Eppure egli era certo ch'essi erano in quella camera; prima perchè li aveva visti dirigersi per quella parte e non erano altrove, poi perchè l'uscio era chiuso di dentro.
Cominciò a gridare; annunciò loro ch'erano perseguitati, che bisognava fuggire, li supplicò di aprire, di aver pietà di lui, di loro stessi; disse che il tempo stringeva, che s'udivano i passi dei loro nemici, che fra un minuto non si sarebbe più in tempo…. E, pregando con la facondia della passione, singhiozzava.
Ma l'uscio rimaneva inesorabilmente chiuso.
I passi s'avvicinarono, una porta si aprì e cinque o sei persone entrarono.

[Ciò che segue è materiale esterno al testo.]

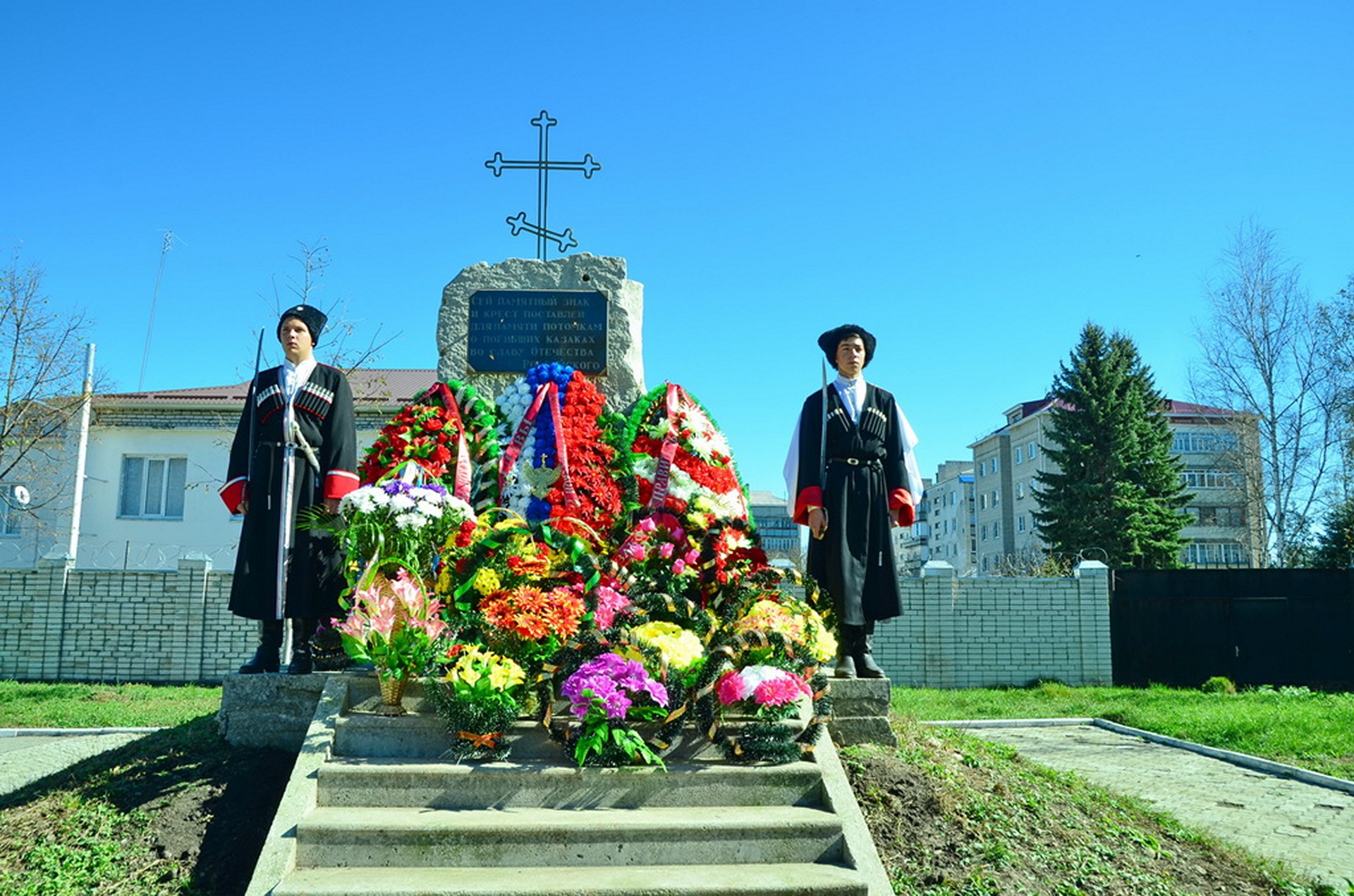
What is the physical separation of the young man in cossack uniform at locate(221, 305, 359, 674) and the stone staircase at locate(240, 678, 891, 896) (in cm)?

Cosa incredibile! Pietro riprese ancora coraggio, intese che bisognava dissimulare, ed ebbe la forza di nascondere il terribile turbamento.
—Non s'è trovato nessuno, disse uno che fin là non aveva parlato. Non ci rimane più che entrare lì. Apri quell'uscio.

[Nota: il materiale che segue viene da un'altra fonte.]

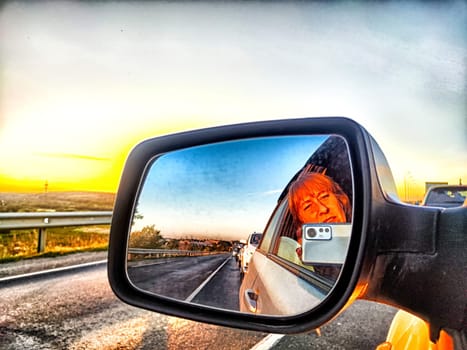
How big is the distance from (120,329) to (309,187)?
3319mm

—È inutile, rispose Pietro. Non posso, non ho la chiave; è smarrita.
È una stanza che serve da ripostiglio.
Qui un nuovo personaggio entrò in scena; era un uomo alto, imperioso, dai capelli neri, dal viso abbronzito, dall'espressione cinica e dura.
—Andiamo, Pietro, non far sciocchezze. Non mi riconosci? Apri quell'uscio.
Il vecchio trasalì e spalancò gli occhi; era il suo padrone, il principe d'Ostellio, che da tanto tempo non aveva visto.